A citizen of the Choctaw Nation from Oklahoma, Brecheen is a fiscally conservative member of the Freedom Caucus who first entered Congress in 2022 on a platform of reeling in the United States’ ever-rising debt.
Brecheen does see some brand-new opportunities to push for fiscal conservatism under Trump.
As a member of the House’s Delivering Outstanding Government Efficiency Caucus, Brecheen admires Elon Musk and wholeheartedly supports the tech tycoon’s war against the U.S. Agency for International Development, a foreign aid organization that has been labeled by Trump and others as being expensive and politically radicalized.
Brecheen told The Daily Signal that for a long time he has sought to curb expensive foreign aid that ends up in the wrong hands.
“My team put together a measure that would have stopped funding for foreign aid that was going to the Taliban. We’ve got people getting investigative reports and inspector general reports saying that we know the Taliban is tapping into U.S. finances, and because of what we’re doing, giving money to Afghanistan,” said Brecheen. ”It is beyond madness.”
Yet another tool at Trump’s disposal is his aggressive use of tariffs, which gives Brecheen hope. Brecheen celebrated Trump’s successful use of trade threats to make Canada and Mexico guard the border.
“I think it’s great. I think it’s something that we ought to factor in in terms of what we see as the cost that we’re having to factor in on reconciliation,” he said. “Tariffs are so effectual when they are targeted.”
Brecheen also supports Trump’s freezing of federal funds—a practice that has drawn the ire of Democrats, as he argues that the cost-saving action is well within the president’s powers.
But for Brecheen, one of the biggest tests of whether or not his party means business on cutting spending is the budget reconciliation process.
Budget reconciliation is a process exempt from the 60-vote cloture threshold required in the Senate. Through reconciliation, Congress decides which areas should get more money, and which should get less based on their priorities.
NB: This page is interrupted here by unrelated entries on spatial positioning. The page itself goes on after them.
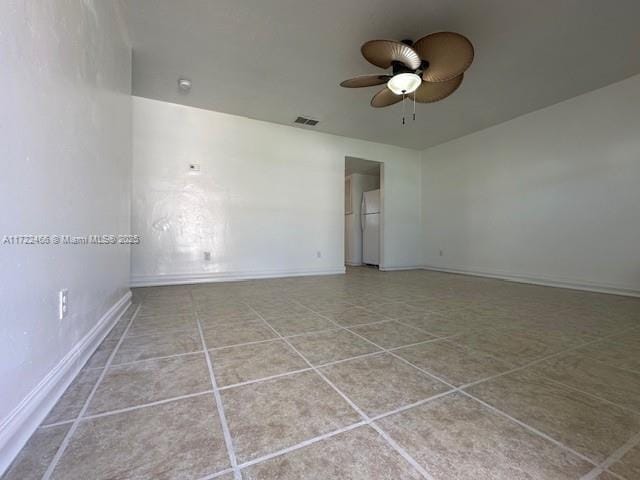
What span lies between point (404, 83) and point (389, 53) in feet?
1.20

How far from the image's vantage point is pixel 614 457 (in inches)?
31.0

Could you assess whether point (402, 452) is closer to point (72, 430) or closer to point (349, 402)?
point (349, 402)

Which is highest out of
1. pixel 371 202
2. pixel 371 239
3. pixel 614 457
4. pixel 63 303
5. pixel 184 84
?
pixel 184 84

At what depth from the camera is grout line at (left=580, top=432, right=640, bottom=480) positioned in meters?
0.73

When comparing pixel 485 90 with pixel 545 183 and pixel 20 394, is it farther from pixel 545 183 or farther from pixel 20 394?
pixel 20 394

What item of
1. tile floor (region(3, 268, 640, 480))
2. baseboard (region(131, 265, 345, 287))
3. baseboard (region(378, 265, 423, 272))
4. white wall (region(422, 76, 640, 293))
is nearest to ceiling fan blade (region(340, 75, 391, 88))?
tile floor (region(3, 268, 640, 480))

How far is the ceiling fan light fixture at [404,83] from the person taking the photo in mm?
2324

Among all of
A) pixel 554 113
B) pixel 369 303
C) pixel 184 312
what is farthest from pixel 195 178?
pixel 554 113

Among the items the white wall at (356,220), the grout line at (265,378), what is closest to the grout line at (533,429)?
the grout line at (265,378)

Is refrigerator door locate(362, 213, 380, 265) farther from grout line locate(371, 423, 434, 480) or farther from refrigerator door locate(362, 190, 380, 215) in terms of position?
grout line locate(371, 423, 434, 480)

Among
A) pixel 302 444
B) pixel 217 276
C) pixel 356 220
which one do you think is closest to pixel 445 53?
pixel 302 444

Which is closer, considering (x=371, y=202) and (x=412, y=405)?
(x=412, y=405)

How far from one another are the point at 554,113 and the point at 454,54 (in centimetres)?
280

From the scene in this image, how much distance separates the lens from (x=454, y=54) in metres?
2.08
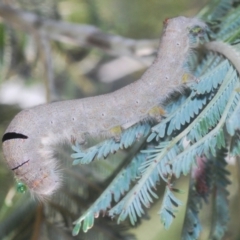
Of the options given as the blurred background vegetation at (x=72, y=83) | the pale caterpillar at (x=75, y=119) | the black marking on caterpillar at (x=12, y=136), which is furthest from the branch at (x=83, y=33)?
the black marking on caterpillar at (x=12, y=136)

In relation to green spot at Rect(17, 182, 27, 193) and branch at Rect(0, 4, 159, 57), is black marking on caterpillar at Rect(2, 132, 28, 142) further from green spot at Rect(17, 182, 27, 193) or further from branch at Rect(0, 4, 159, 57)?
branch at Rect(0, 4, 159, 57)

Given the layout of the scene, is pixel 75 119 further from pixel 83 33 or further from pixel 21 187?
pixel 83 33

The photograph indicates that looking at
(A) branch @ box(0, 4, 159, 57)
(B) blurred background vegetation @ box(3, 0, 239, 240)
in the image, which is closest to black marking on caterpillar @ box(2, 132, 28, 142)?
(B) blurred background vegetation @ box(3, 0, 239, 240)

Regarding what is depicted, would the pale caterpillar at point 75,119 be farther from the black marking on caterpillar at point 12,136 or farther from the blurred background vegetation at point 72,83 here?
the blurred background vegetation at point 72,83

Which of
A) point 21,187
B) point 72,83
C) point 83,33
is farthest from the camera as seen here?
point 72,83

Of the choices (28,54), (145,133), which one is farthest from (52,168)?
(28,54)

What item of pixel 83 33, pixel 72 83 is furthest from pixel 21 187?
pixel 72 83

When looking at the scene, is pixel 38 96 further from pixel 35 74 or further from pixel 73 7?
pixel 73 7
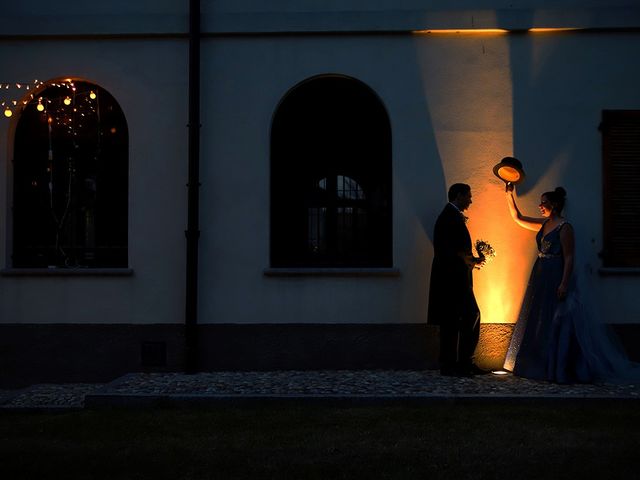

This process will likely decide whether or not the Trump administration can get enough money to fulfill its campaign promise and provide insight on just how fiscally conservative Republicans intend to be.
Brecheen’s hopes for the process are simple—spend more on the border and national defense, while cutting spending on almost everything else so that Republicans can finally make progress on the deficit.
“For almost everything regarding reconciliation, absent the border and national defense, I would absolutely want to see us take reconciliation and turn it into not just neutrality for the deficit … but also to drive it towards changing the trajectory of where we’re headed over the next 20 years,” said Brecheen.
Brecheen has a bleak vision of the country’s direction should the debt issue be left unresolved. He told The Daily Signal that the United States is on track toward $50 trillion in debt in 10 years, with “half of our budget eaten up just by interest on our debt” by 2050.
“We have a lag on our economy. I don’t want to miss the moment in time to correct that because long-term thinking is the only way we’re going to avoid a sovereign debt crisis and an economic collapse in the future. So, reconciliation has to be about doing both,” he said.
The problem is that, although Republicans almost universally support extending Trump’s massive 2017 tax cuts, they haven’t been able to agree on how much to cut spending to make up for lost revenue.
Brecheen, along with the Freedom Caucus, advocates for deeper cuts than many of his colleagues, and says he’s been alarmed by Republicans talking about cutting only $2.5 trillion over the course of 10 years.
Brecheen said he was concerned they were starting with low expectations and may not follow through if met with resistance.
“It really, really disturbs me that we’re willing to say things so flippantly and then abandon it at first obstacle, or the perception of first obstacles,” he said.